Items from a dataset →
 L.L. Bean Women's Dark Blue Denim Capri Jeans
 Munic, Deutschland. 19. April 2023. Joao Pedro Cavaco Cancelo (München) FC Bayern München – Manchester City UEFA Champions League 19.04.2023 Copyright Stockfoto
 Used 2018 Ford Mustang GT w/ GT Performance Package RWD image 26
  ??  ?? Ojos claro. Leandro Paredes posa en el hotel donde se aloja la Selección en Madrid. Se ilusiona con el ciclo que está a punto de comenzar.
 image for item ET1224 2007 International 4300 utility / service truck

WORK ITEM →
Looking at the entries above, say how many lines hold the word "image". Offer no other text.

RESPONSE TO THE EXERCISE →
2